Activity:
Can you copy, word for word, the part of the piece about Murray that opens with the words containing "Oddly though, away" and closes with "with his coaches."?

Exercise text:
Content starts

Well, I live in Scotland and love it so much that when I am away from it I miss it like a person. One of the men in my local butcher does give me a funny look when I ask for neck of lamb, but I choose not to believe it is because I do so in an English accent. I resist patriotism as the last refuge of the scoundrel, but despite this, every time Murray wins a match there is a tiny cheer for Scotland in my heart. Yet it is more than sheer chauvinism that makes me love him, and love him I do.

I think the reason that people did not warm to him for so long has nothing to do with him being a Scot, that was just a convenient basket of bigotry in which to carry their dislike. I think they did not like him because he did not need them. He refused resolutely to resort to charm. Almost everyone now in the public eye attempts a little bit of charm, so when none if forthcoming it can come as a jarring shock. 

There was a hint of the Susan Boyle phenomenon in the early days: Murray did not look the part. Compared to the smooth Tim Henman, Murray was all rough and no diamond. Newspapers called him ‘snaggle-toothed’ with casual cruelty, complained about his hair, his skin, his general gawkiness. When the absolute fury that he directs against himself when he plays a bad shot leaked out into on-court swearage, he was accused of throwing tantrums. He was not sweet and beautiful like Beckham, or courtly and polished like Steve Redgrave. He did not tick any of the sporting hero boxes.

In my cussed way, I find all the things that people dislike in him only add to my love. I like it that his will to win is so extreme that he can think of little else. (Interestingly, it is this that makes other tennis players admire him; ‘he just really wants it,’ said John McEnroe last week, with a doff of the cap from someone who really knows about tantrums and desire.)

I like that he does not schmooze and oil up and read from the prescribed script. I am in awe of his work ethic: he practises for hours on end; runs, pumps weights and does mad feet-off-the-ground press ups to build up his physical fitness; he plunges himself into terrifying ice baths for a reason I cannot fathom. His dedication to his game is complete. So what if his after-match interviews are not festivals of schmooze?

Oddly though, away from his playing persona, a completely different Murray emerges. I saw a clip of him being interviewed on Jonathan Ross; he was laughing his head off, not a hint of dourness in sight. At home, he likes playing frisbee with his dog (massive points in my book, due to incurable canine bias), has a steady girlfriend for whom he buys presents on impulse, and goofs around with his coaches.

Despite his reputation for rudeness, he took the time in the middle of one of the most high pressure tournaments of his career to send out a little tweet thanking the staff at his local Pizza Express for staying open late on Monday night so they could cook him a pizza. I call that both thoughtful and polite. ‘He is our hero,’ said the pizza man, with staunch lack of equivocation. (When this was reported by the Associated Press, the writer could not resist observing that it was a plain old Margherita, appropriate for a man ‘who has been criticised in some quarters for lack of personality’. Go get your own damn personalities, I say to those quarters.)

After his victory at Queen’s, the first thing he did was not preen for the crowd or pose for the cameras, but run over and give his mum a big kiss on the cheek. Petulant, schmetulant. He is also endearingly self-deprecating, a trait the British are supposed to adore, but seem to have overlooked in this case. When asked about the letter of good luck he received from our great Britannic Majesty, he did not showboat about it. ‘That was very nice of her,’ was all he said.

Content ends

Data:
Content starts

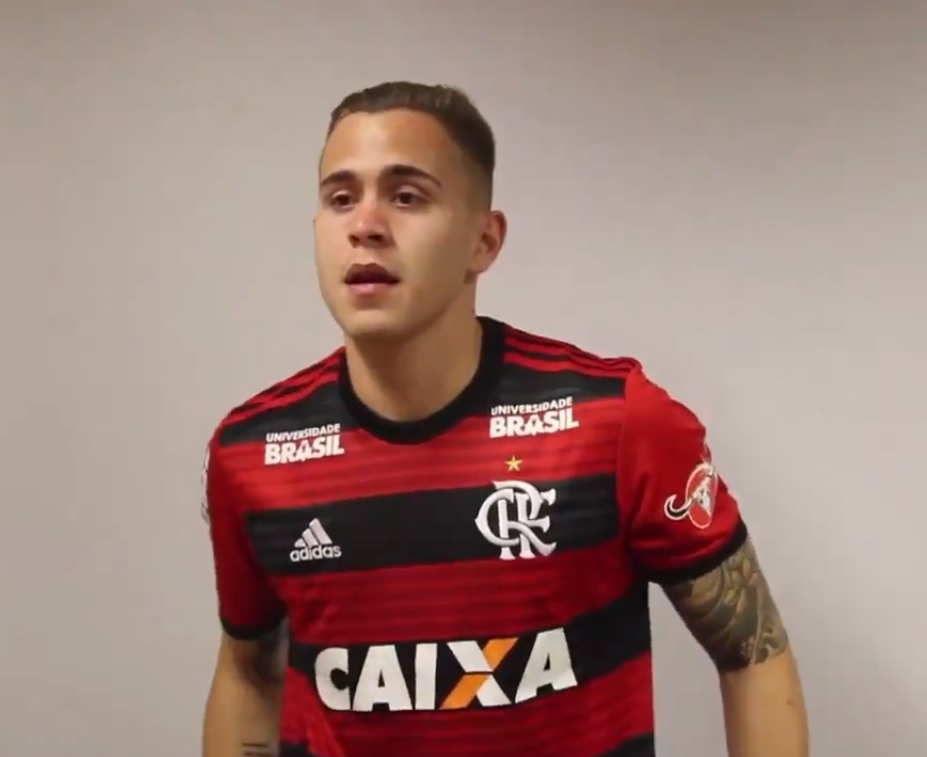 Piris da Motta (Foto: Reprodução/ Twitter)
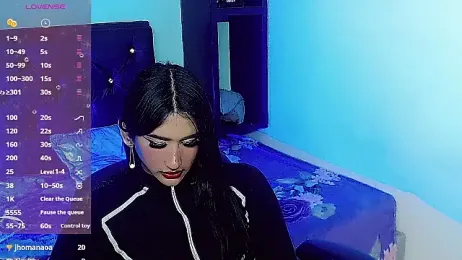 kinverly_sexyx webcam model stream image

Content ends

Task response:
Oddly though, away from his playing persona, a completely different Murray emerges. I saw a clip of him being interviewed on Jonathan Ross; he was laughing his head off, not a hint of dourness in sight. At home, he likes playing frisbee with his dog (massive points in my book, due to incurable canine bias), has a steady girlfriend for whom he buys presents on impulse, and goofs around with his coaches.